The Claims-First Advantage
Kardos proposes turning traditional patent drafting on its head by starting with the claims. This claims-first approach offers three distinct advantages:
- Clarity in Novelty and Non-Obviousness: By drafting claims first, the practitioner is forced to think critically about what makes the invention novel and non-obvious before investing time in figures and specification. This upfront analysis ensures that the most important aspects of the invention are identified early and given appropriate emphasis throughout the application.
- Efficiency in Drafting: When the claims are already defined, all subsequent steps in the drafting process become more streamlined. The figures can be designed specifically to support the claimed elements, and the specification can be written with a clear understanding of what needs to be disclosed and emphasized.
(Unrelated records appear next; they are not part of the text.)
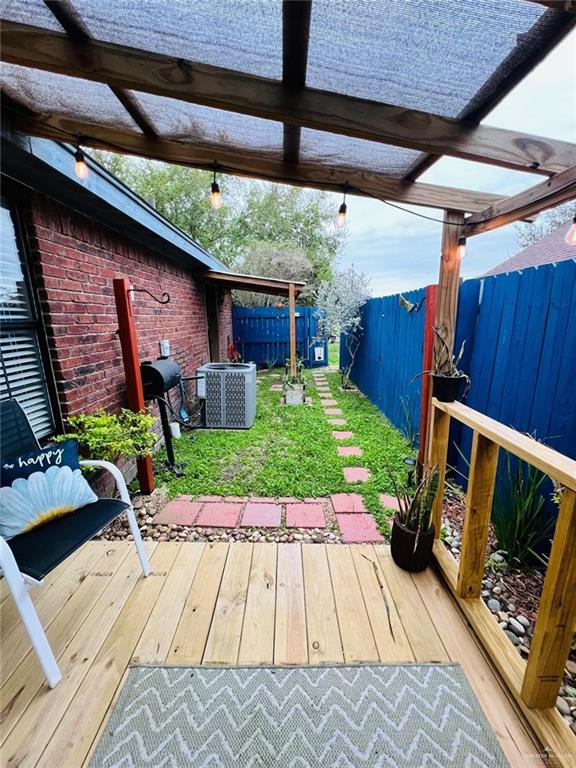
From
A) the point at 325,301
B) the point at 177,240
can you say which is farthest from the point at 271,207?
the point at 177,240

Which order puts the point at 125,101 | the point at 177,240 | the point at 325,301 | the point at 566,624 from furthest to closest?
the point at 325,301 < the point at 177,240 < the point at 125,101 < the point at 566,624

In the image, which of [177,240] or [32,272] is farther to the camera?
[177,240]

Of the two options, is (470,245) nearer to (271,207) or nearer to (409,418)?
(409,418)

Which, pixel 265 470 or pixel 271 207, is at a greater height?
pixel 271 207

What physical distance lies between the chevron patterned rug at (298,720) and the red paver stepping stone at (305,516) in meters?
0.97

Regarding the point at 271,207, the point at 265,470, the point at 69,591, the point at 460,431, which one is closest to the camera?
the point at 69,591

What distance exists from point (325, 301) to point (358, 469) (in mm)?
4944

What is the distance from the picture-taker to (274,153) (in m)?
1.95

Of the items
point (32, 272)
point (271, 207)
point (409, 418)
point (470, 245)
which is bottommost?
point (409, 418)

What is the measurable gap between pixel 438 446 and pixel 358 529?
2.71 ft

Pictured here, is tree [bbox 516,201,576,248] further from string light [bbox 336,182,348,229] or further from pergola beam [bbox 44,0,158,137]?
pergola beam [bbox 44,0,158,137]

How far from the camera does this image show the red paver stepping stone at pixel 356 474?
2.85 m

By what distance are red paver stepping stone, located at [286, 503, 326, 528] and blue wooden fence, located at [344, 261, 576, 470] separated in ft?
4.24

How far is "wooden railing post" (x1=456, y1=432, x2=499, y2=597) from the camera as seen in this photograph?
1452 millimetres
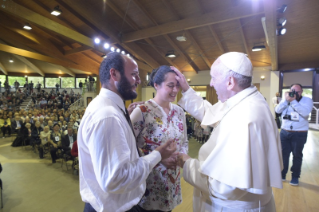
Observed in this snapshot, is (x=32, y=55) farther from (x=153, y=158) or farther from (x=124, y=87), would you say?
(x=153, y=158)

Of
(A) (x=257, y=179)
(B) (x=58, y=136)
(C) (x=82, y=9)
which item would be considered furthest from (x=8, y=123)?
(A) (x=257, y=179)

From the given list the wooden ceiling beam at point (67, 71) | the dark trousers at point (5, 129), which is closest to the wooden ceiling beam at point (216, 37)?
the dark trousers at point (5, 129)

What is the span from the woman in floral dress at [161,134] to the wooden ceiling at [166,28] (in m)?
4.36

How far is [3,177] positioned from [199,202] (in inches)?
188

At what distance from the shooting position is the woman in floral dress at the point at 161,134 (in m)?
1.26

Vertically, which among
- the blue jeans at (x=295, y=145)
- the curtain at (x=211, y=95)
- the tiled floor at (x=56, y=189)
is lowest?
the tiled floor at (x=56, y=189)

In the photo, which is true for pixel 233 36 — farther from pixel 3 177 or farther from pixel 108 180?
pixel 3 177

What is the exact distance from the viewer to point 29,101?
1444cm

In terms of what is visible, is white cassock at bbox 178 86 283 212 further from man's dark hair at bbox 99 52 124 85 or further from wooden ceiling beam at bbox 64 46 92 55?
wooden ceiling beam at bbox 64 46 92 55

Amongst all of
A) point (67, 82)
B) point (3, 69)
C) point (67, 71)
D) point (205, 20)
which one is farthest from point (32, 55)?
point (205, 20)

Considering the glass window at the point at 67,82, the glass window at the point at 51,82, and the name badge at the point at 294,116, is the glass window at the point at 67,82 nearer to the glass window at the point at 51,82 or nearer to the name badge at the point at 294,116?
the glass window at the point at 51,82

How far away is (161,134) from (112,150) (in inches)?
23.0

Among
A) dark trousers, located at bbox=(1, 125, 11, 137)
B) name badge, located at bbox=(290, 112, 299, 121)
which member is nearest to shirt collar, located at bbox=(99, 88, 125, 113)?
name badge, located at bbox=(290, 112, 299, 121)

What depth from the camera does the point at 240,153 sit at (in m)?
0.74
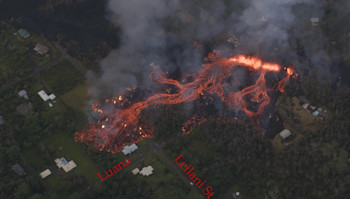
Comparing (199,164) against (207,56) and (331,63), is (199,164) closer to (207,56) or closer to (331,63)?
(207,56)

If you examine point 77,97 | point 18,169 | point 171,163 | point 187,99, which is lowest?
point 171,163

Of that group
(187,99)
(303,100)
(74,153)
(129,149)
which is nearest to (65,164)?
(74,153)

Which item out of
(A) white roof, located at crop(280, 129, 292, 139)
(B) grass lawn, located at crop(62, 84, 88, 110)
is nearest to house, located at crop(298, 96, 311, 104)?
(A) white roof, located at crop(280, 129, 292, 139)

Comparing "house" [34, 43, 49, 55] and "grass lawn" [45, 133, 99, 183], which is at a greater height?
"house" [34, 43, 49, 55]

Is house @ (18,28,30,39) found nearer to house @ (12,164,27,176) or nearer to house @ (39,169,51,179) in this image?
house @ (12,164,27,176)

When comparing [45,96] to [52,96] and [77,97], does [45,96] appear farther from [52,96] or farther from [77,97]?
[77,97]

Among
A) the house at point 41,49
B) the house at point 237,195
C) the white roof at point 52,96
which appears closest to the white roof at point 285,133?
the house at point 237,195
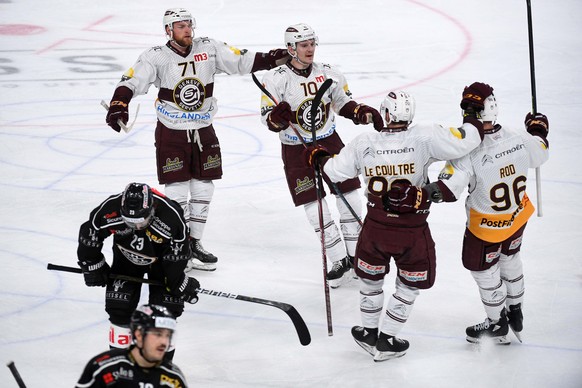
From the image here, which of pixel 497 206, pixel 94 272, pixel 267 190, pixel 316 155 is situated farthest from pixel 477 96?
pixel 267 190

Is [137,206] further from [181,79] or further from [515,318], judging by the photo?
[515,318]

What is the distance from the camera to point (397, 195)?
4641 millimetres

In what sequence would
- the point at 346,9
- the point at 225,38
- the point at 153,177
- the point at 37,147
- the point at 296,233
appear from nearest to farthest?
1. the point at 296,233
2. the point at 153,177
3. the point at 37,147
4. the point at 225,38
5. the point at 346,9

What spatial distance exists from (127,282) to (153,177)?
2.87m

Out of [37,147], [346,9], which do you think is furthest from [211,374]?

This eliminates the back-and-forth revisions that plague the traditional approach.
- Strategic Focus: A claims-first methodology ensures that the specification and figures emphasize the crucial aspects of the invention—those that define the scope of protection. Rather than writing a comprehensive technical document and then trying to extract claims from it, the drafter builds the entire application around the strategic core of the patent.
A Paradigm Shift
The claims-first approach turns traditional patent drafting on its head, but its logic is compelling. By beginning with the end goal—the claims that define the scope of patent protection—every subsequent step in the drafting process becomes more purposeful and efficient.
When you start with the claims, you start with the strategy. Everything else follows naturally.
For practitioners willing to adopt this approach, the result is a more coherent, well-supported patent application that requires less revision and more effectively protects the inventor's innovation.